Consignes de la tâche: Dans le texte ci-dessous sur la connaissance de soi, recopiez à l'identique tout le passage qui va de « To be or not » jusqu'à « pouvoir de trancher. », ces mots compris.

To be or not to be. Je pense donc je suis. Il m’est plus facile de me reconnaitre à travers Shakespeare ou Descartes mais ce n’est pas pourtant que je me définisse ou que je me connais vraiment même si je n’ignore rien de moi. Cela fait tout de même près de 63 ans que je me côtoie et pourtant, en y réfléchissant bien, il est certainement des recoins de moi que je n’ai pas encore explorés sinon à quoi servirait ma démarche maçonnique, mon parcours initiatique sans fin puisque je suis, et je le reconnais, un éternel apprenti, dans le sens que j’ai toujours cette soif d’apprendre, de comprendre le pourquoi des choses. Qui sommes-nous, où allons-nous ? Impossible, bien sûr, de répondre à ces questions mais seulement de tenter de s’approcher d’un début de définitions ou d’hypothèses jetées les unes à côté des autres, sans le pouvoir de trancher.

« Connais-toi toi-même et tu connaîtra l’univers et les Dieux ». Qui est l’auteur de cette maxime inscrite sur le temple de Delphes ? Apollon, Homère, Socrate et pourquoi pas Confucius, même si les dates ne collent pas ! À l’origine, dans les textes delphiques, cela pouvait signifier : « reconnais-toi mortel et non dieu, et soumets-toi à la suprématie de Zeus ». Mais depuis Socrate est passé par là et s’est penché sur le côté philosophique de la maxime.

Données fournies:
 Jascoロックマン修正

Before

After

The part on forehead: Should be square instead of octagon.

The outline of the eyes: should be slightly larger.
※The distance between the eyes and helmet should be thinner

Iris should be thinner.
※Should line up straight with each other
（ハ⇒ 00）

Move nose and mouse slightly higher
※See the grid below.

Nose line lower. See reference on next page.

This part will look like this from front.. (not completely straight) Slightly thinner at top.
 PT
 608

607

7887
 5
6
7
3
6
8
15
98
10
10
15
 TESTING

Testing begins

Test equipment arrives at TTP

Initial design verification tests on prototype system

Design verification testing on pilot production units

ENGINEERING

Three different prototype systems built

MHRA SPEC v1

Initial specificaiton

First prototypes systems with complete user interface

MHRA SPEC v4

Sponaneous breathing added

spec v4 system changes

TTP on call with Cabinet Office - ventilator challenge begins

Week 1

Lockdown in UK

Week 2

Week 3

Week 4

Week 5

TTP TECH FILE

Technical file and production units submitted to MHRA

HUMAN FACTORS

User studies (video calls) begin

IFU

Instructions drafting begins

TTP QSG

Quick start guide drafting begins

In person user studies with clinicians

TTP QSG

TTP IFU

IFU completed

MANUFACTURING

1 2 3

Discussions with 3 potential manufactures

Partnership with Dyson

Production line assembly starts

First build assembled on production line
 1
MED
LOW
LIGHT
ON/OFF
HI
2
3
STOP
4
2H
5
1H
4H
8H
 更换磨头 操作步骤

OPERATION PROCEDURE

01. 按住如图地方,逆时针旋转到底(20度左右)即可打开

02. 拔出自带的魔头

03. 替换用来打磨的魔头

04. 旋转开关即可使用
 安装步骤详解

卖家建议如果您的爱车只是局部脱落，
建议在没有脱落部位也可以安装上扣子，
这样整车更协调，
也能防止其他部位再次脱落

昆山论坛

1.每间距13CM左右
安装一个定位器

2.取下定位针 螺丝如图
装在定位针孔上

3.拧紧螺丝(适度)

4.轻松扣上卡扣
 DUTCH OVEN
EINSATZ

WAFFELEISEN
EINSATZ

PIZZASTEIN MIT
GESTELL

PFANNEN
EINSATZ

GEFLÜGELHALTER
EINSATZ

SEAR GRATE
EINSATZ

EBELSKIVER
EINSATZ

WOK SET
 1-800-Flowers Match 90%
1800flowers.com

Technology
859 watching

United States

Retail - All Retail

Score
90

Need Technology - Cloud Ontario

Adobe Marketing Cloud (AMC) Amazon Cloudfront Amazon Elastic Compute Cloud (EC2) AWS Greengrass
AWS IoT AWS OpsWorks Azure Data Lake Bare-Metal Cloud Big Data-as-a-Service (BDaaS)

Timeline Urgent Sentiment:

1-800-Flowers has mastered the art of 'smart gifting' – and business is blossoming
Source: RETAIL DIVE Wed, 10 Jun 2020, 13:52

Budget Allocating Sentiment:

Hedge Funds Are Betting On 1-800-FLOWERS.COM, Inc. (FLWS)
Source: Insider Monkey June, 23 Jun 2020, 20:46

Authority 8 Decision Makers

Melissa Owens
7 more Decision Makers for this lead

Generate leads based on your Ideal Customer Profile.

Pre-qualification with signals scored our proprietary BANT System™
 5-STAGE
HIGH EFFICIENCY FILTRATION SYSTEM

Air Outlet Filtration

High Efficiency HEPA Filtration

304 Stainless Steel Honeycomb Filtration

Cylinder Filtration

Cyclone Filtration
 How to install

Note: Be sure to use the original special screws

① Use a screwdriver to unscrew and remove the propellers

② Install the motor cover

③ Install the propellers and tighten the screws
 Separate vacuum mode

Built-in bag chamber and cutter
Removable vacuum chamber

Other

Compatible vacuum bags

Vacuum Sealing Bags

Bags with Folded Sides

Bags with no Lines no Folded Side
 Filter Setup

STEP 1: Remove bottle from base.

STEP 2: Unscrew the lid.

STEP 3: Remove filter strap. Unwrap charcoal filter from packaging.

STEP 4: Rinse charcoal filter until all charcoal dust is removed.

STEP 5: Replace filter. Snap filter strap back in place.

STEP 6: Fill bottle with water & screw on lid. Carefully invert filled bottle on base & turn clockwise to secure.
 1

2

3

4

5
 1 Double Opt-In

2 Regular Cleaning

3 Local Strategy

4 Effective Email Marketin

Zone de réponse:
To be or not to be. Je pense donc je suis. Il m’est plus facile de me reconnaitre à travers Shakespeare ou Descartes mais ce n’est pas pourtant que je me définisse ou que je me connais vraiment même si je n’ignore rien de moi. Cela fait tout de même près de 63 ans que je me côtoie et pourtant, en y réfléchissant bien, il est certainement des recoins de moi que je n’ai pas encore explorés sinon à quoi servirait ma démarche maçonnique, mon parcours initiatique sans fin puisque je suis, et je le reconnais, un éternel apprenti, dans le sens que j’ai toujours cette soif d’apprendre, de comprendre le pourquoi des choses. Qui sommes-nous, où allons-nous ? Impossible, bien sûr, de répondre à ces questions mais seulement de tenter de s’approcher d’un début de définitions ou d’hypothèses jetées les unes à côté des autres, sans le pouvoir de trancher.